| Zitierter Abschnitt |
„Immobilienportale spiegeln eher teure Mieten“
Die rund 3.000 Mitgliedsunternehmen des GdW – Genossenschaften, kommunale und kirchliche Wohnungsunternehmen – würden ihre Mietwohnungen überwiegend nicht auf den gängigen Immobilienportalen inserieren, weil bei diesen „sozialen Vermietern“ lange Wartelisten von Interessenten bestünden. Dadurch flössen in die Mietpreisstatistiken der Portale überwiegend die teureren Wohnungen ein. Die relativ hohen Angebotsmieten der Portale hätten jedoch entscheidenden Einfluss auf den politischen Ehrgeiz zu weiteren mietrechtlichen Verschärfungen zur Begrenzung von Miethöhen.

| Aufgabe |
Welche Arten von Mitgliedsunternehmen des GdW werden im zitierten Abschnitt oben genannt? Zähle alle auf.

| Bereitgestellte Daten |

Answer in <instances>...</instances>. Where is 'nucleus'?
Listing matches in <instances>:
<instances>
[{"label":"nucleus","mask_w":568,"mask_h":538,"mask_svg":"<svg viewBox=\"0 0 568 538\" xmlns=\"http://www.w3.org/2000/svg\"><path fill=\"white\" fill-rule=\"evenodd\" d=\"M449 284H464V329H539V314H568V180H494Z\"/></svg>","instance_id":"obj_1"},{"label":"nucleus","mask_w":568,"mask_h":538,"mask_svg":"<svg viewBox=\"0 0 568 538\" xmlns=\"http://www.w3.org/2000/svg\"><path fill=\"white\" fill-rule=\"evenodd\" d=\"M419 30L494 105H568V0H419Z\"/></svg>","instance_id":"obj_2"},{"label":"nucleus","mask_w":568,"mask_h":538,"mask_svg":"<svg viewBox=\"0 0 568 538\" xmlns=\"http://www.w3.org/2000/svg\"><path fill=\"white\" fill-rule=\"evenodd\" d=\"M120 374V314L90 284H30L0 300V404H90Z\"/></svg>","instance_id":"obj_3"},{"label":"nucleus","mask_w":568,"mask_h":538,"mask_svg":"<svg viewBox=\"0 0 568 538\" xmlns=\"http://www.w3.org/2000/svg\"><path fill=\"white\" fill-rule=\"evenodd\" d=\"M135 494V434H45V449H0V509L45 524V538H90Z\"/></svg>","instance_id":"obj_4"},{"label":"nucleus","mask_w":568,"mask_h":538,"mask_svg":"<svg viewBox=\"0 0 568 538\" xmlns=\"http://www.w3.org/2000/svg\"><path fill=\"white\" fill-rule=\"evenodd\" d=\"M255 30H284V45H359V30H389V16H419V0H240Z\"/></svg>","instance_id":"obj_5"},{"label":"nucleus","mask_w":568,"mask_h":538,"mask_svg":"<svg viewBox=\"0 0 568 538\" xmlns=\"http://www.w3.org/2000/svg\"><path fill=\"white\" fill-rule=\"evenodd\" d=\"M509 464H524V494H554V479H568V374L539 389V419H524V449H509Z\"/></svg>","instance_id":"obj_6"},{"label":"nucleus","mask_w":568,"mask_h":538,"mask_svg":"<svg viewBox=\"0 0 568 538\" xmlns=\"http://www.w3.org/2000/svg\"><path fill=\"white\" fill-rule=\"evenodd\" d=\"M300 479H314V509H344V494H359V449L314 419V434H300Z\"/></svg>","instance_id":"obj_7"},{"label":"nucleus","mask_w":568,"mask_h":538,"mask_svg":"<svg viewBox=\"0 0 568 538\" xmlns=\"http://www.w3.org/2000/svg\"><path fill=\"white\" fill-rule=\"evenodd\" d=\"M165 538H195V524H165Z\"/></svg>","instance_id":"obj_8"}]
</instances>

| Fertige Lösung |
- Genossenschaften
- kommunale Wohnungsunternehmen
- kirchliche Wohnungsunternehmen